El concepto de desarrollo, si bien tamizado por el espíritu occidental, que persigue la trascendencia a través de la acción, no difiere de la óptica oriental, que persigue la trascendencia a través de la contemplación. Sin embargo, en ambos polos de una capacidad que trasciende la materialidad animal, el concepto de desarrollo humano, que no puede ser otro que el desarrollo espiritual, está vinculado al sacrificio, al paso de una vida animal inocente, irresponsable, despreciativa de la muerte, cruel a veces, a una vida espiritual superior, trascendente, a través del sacrificio y de la situación límite, de la confrontación del ser consigo mismo y con su situación, al conocimiento final de las fibras de que cada uno está hecho, de los miedos reales, del tamaño de su cobardía, de las pulsiones más tremendas y escondidas en lo profundo de una psique que es todavía un mar insondable.

Ese proceso se prolonga hacia todas las culturas y todos los tipos de hombre, desde el África negra hasta las estepas americanas, de los hielos esquimales a los desiertos mongoles, y se ve ritualizado a través de diversas –y nunca sencillas para el postulante- ceremonias de iniciación.

Y me veo obligado a decir todo esto a la luz de las imbecilidades que nos imponen de manera martillante y uniforme a nuestros oídos. Hoy en el lastimoso canal oficial, en el cual se plasma, en la era de la intolerancia y el discurso único, únicamente la versión oficial de todas las cosas, me encuentro con que un impune generacionalmente inepto esgrime una acusación tajante: cómo puede ser que para una guerra se arranque del seno de su hogar a chicos de 18 años que están para estudiar, para salir a bailar, para noviar, para ver a los amigos... Mientras todos se escandalizan con la evidencia de esta reflexión, que nos conduce maquinalmente a la adolescencia idílica de las películas de Palito Ortega, no puedo dejar de recordar que en el mismo y en los otros canales de aire no dejan de pasar cada semana cámaras testigo de tremendas batallas campales entre estos bucólicos adolescentes, invariablemente drogados o alcoholizados, rompiéndose sin piedad la cara y la cabeza a patadas, trompadas, botellazos, palazos, reventándose contra el asfalto o el cordón cuneta, a la salida o la entrada de los centros de diversión nocturna, quedando desmayados y abandonados por sus compinches de juerga, y muchas veces muertos. No puedo dejar de pensar en las tribus urbanas y sus diferencias irreconciliables, en sus odios viscerales vinculados con la portación de determinado tatuaje, o piercing, o el tocado de sus cabellos, con el estampado de sus remeras o con la música que llevan en el mp3. Sin ir más lejos, evoco las recientes peleas entre “emos” y “cumbieros” en un shopping céntrico, ante las miradas atónitas de todos los paseantes.

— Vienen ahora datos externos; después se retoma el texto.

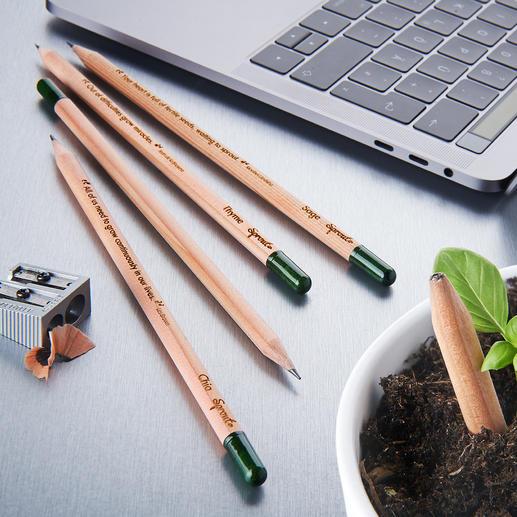 Nachhaltige Pflanzbleistifte, 5er-Set Der wohl erste pflanzbare Bleistift der Welt. Mit Kräuter- und Blumensamen. Nachhaltig, umweltschonend und schön.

Tampoco puedo evitar pensar en el nuevo fenómeno de las sociedades occidentales de consumo, el “bulling”, una actividad ciertamente ruin que consiste en castigar mediante golpes impiadosos convertidos en tortura a un adolescente indefenso, y ejecutada, por supuesto, por otros adolescentes, que graban las palizas en sus celulares para luego “compartirlas” en la “red de redes”. Claro que en general todas estas folklóricas inquietudes, que envuelven a decenas de miles de adolescentes por semana, involucran a menores de 18 años, “chicos” (según la categorización de la nueva ley de menores de la progresista provincia de Buenos Aires, la más parecida en términos de violencia a las progresistas naciones del África Ecuatorial) que no son “arrancados” autoritariamente de ningún lado, sino que van por sus propios medios y voluntad a encontrarse con otros “chicos” para romperse impunemente el alma, sin códigos, sin lealtades, sin piedad y sin honor. A ejercer toda la violencia, la crueldad y la inhumanidad de los animales, todas las pasiones previas a la iniciación.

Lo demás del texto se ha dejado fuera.